━━━ 読む文章

テルチの砂糖菓子の家

クトナー・ホラからブラチスラヴァへ向かう途中、
テルチという3つの池に囲まれた小さな町に立ち寄った。
陽が沈みかけた薄暗い時間に駅へ着くと、
どんよりとした雲が空を覆い尽くしていた。


旧市街へ向かって歩いていると、雨がぱらぱらと降ってきた。
雨の日の野宿は寒くて辛過ぎるので、この日ばかりは宿を取ることにした。
しかし、どこの宿も空き部屋がなく、重い荷物を引きずって探しまわった。
町の端にある高そうな宿で、思い切って安宿を尋ねると、
親切な宿のお姉さんが「内緒で安くしてあげる」と言って、
随分とまけてくれたので即決した。
しかも、通された部屋は驚くことにロフト付きの4人部屋。
いつも宿のない自分たちに分けてあげたいと思うほど贅沢な部屋だった。


荷物を置いて、夜雨のなかレストランを探しに旧市街へと向かう。
ちょうど何か演劇のようなものが終わったところらしく、
旧市街の中心に聳える城からは民族衣装を着た子供たちが続々と出てきた。
お祭りの最中なのか、広場にはいくつもの露店が並んでいる。
賑わっている露店で焼きたてのローストチキンをまっぷたつに切ってもらい、
長椅子で相席をして地元の人に混じってチキンを頬張りビールを飲んだ。

━━━━━━
━━━ 提供資料

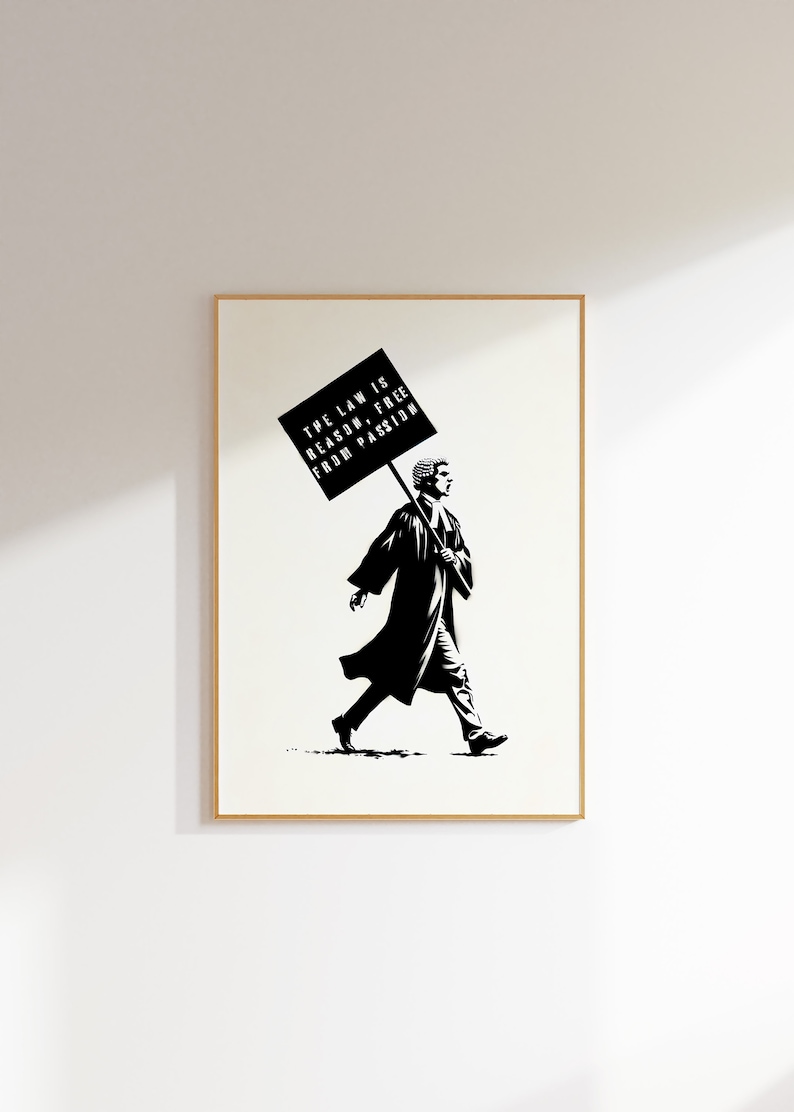 May include: Black and white illustration of a judge walking and holding a sign that reads "THE LAW IS REASON, FREE FROM PASSION".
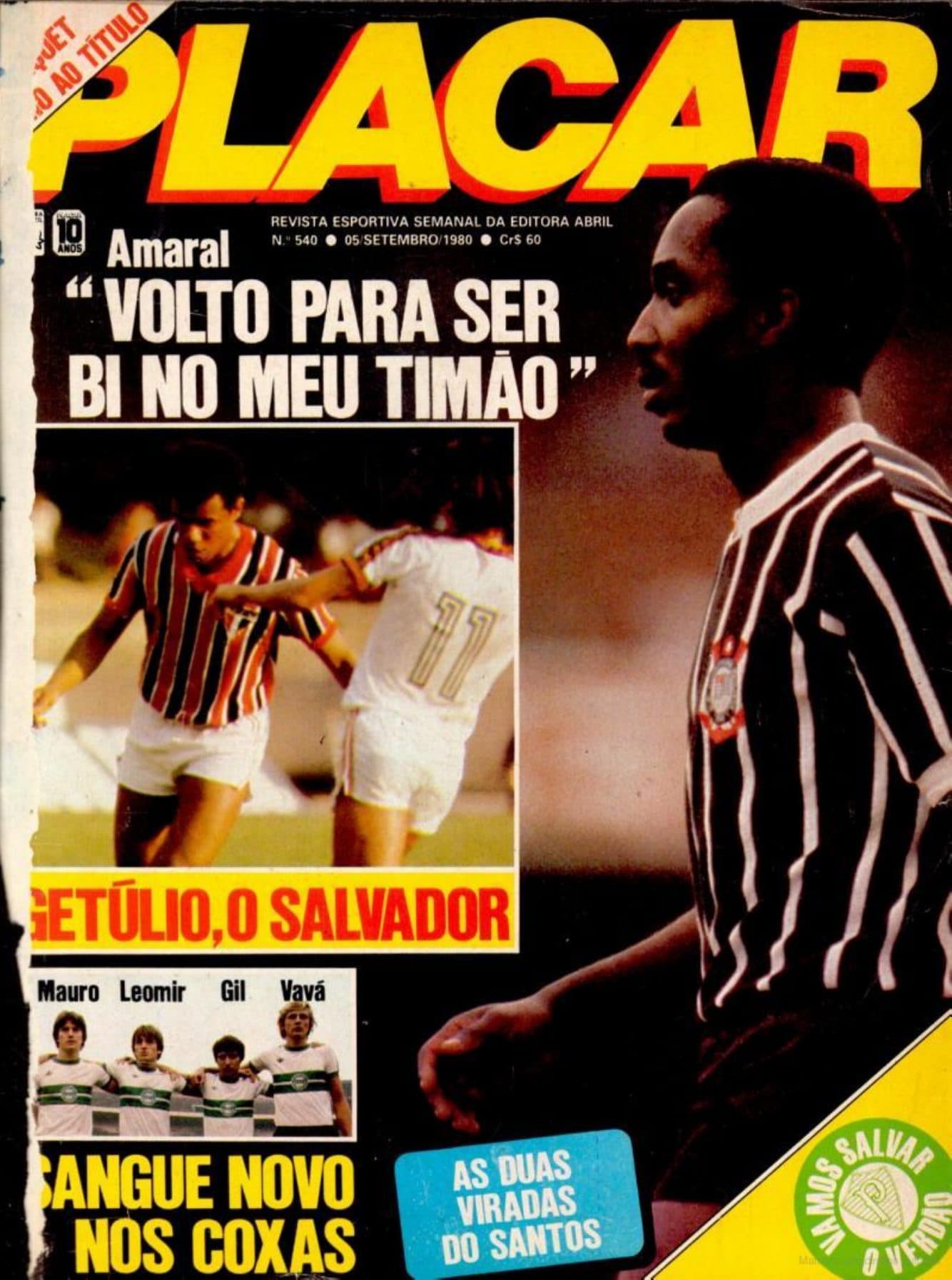 Capa da edição Amaral: Volto para ser bi no meu Timão da revista PLACAR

━━━━━━

確認問題:
A. テルチの文章で、宿で通された部屋はどんな部屋でしたか。
B. テルチの文章の「しかも、通された部屋は驚くことにロフト付きの4人部屋。」から「お祭りの最中なのか、広場にはいくつもの露店が並んでいる。」までを、両端も含めて一字一句そのまま書き写してください。

各問の答え:
A. ロフト付きの4人部屋です。

B.
しかも、通された部屋は驚くことにロフト付きの4人部屋。
いつも宿のない自分たちに分けてあげたいと思うほど贅沢な部屋だった。


荷物を置いて、夜雨のなかレストランを探しに旧市街へと向かう。
ちょうど何か演劇のようなものが終わったところらしく、
旧市街の中心に聳える城からは民族衣装を着た子供たちが続々と出てきた。
お祭りの最中なのか、広場にはいくつもの露店が並んでいる。